## Required actions
1. According to the article about the access ramp built for Mary and Grady Richards, over what span of time did the Habitat members construct the ramp?
2. Carry on the article about the access ramp built for Mary and Grady Richards, picking up after its final paragraph.

## Extract

Habitat, OCAP partnership helps improve life for couple
Every time Mary Richards wanted to leave her house, it was an act of faith: faith to keep her balance, faith to navigate her wheelchair, and faith that her strength would hold. What she needed was an access ramp.
Faith is often its own reward, but sometimes a little help comes in handy. For Mary, that help took the form of Troy-Pike Habitat for Humanity affiliate members who over the span of two weekends constructed an access ramp leading from the front door of Mary’s house on Shipman Circle to her yard and driveway. As the result of complications due to diabetes, Mary lost her left foot, and a subsequent stroke forced her to spend most of her day in a wheelchair.
The project that benefitted Mary and her husband Grady was a first-ever partnership between Troy-Pike Habitat for Humanity (TPHFH) and the Troy-based OCAP (Organized Community Action Program). “Mary didn’t believe that she would ever get a ramp,” said Annette Shepherd, the Weatherization Manager with OCAP, “but I told her to keep the faith.”
Grady Richards said, “We’ve been using it regularly. I was just so proud that people still care for people. It’s touching the love and care they showed for my wife.”
Prior to the installation of the ramp and because of the front steps, Grady had to take Mary out the back door to access their car. “It’s so much easier and convenient now to get Mary in and out of the house,” he said. “We had to go around back and roll down the driveway. If it rained the yard became mushy and it was hard to push her chair.”
Randy Leutzinger, president of the local Habitat, explained how the partnership developed: “Through recent interactions with members of OCAP in Troy we became involved with one of their projects, the construction of handicap access for a family in need.”
A Touch of Kindness
The Troy-Pike Habitat chapter strives to build a new home every 18 months, based on land availability and budget. Leutzinger explained, “While raising funds to build the next home we often engage in smaller projects that we call “Touches of Kindness.” The Richards were incredibly grateful for the assistance they received from OCAP and Habitat.”
Troy-Pike Habitat construction coordinator, Dan Dawson said, “I want you all to know that Grady cried when he tried to thank us.” Dawson continued: “Grady said, ‘I know how hard and carefully you all worked, and I want you to know how much this means for Mary and me.’ He started to tear up again and I told him it helps our organization too and I thanked them for giving us the opportunity.”
OCAP provided the funding and members of Troy-Pike Habitat provided the skills and manpower to construct the ramp. According to Dawson, the project required about $1,000 in pressure-treated wood, 450 pounds of Quikcrete – and 22 pounds of screws.
“I’m amazed with the work that was done,” Richard said. “I was expecting they’d throw down some plywood. But every board was cut perfectly. They took their time and did it right. It’ll be there a long time.”

## Information supplied
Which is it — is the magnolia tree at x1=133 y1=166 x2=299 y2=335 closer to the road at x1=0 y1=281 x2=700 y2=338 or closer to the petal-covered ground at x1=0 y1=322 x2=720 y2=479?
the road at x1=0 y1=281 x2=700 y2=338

## Task-by-task results
1. Two weekends.

2.
The project also benefited from grants provided by Troy Bank & Trust to both Habitat for Humanity and OCAP Jeff Kervin, CEO of TB&T, said the company is committed to supporting the needs of all the citizens of Troy, particularly their housing needs. “Anytime we can help assist those in need we are happy to do so,” Kervin said. “Partnering with organizations with the character of mission like Habitat and OCAP is something we are very happy to do. As often as we can support them and the citizens of Troy, we believe we are fulfilling part of our mission.”
Housing Preservation Grant
“The Richards are a very nice couple who thought that people had forgotten about them,” said Wanda Moultry, the Executive Director of OCAP. “But we still care about people,” Moultry said, “and Habitat for Humanity still cares about people.”
The Shipman Circle house in which the Richards live was built prior to 1978, and therefore it qualified for the federally funded Housing Preservation Grant.
“It’s a conversation piece,” Grady Richards said. “Everybody who comes to the house wants to talk about the ramp. We love it and appreciate it so much.”
According to OCAP, the Housing Preservation Grant provides home repairs or rehabilitation to very low-income homeowners living in its services area with funds from the USDA Rural Development Office. The USDA funds are paired with other OCAP funds such as “Weatherization,” the “Centsable” Energy Use Program” and “Energy Counseling” to provide home improvements.
The missions of both Habitat for Humanity and OCAP dovetail and can be mutually supportative for the benefit of local communities. “You can do a lot of stuff with partnerships,” Annette Shepherd observed.
The OCAP mission statement outlines that it is a self-help agency which provides an opportunity for human dignity by providing decent housing, food, clothing, health assistance, counseling, referrals, education, and job placement.
OCAP’s goal is to seek solutions to the social and economic problems related to poverty. It is through joint efforts among the counties of Bullock, Butler, Covington, Crenshaw, Dale, Lowndes and Pike that it can provide services. The organization coordinates programs which help low-income, disabled, elderly and unemployed persons to meet their basic needs when they have no available means for themselves.
In a similar vein, TPHFH president Leutzinger noted that Habitat for Humanity is a non-profit ecumenical Christian ministry that seeks to provide decent and affordable housing in partnership with families in need in our community.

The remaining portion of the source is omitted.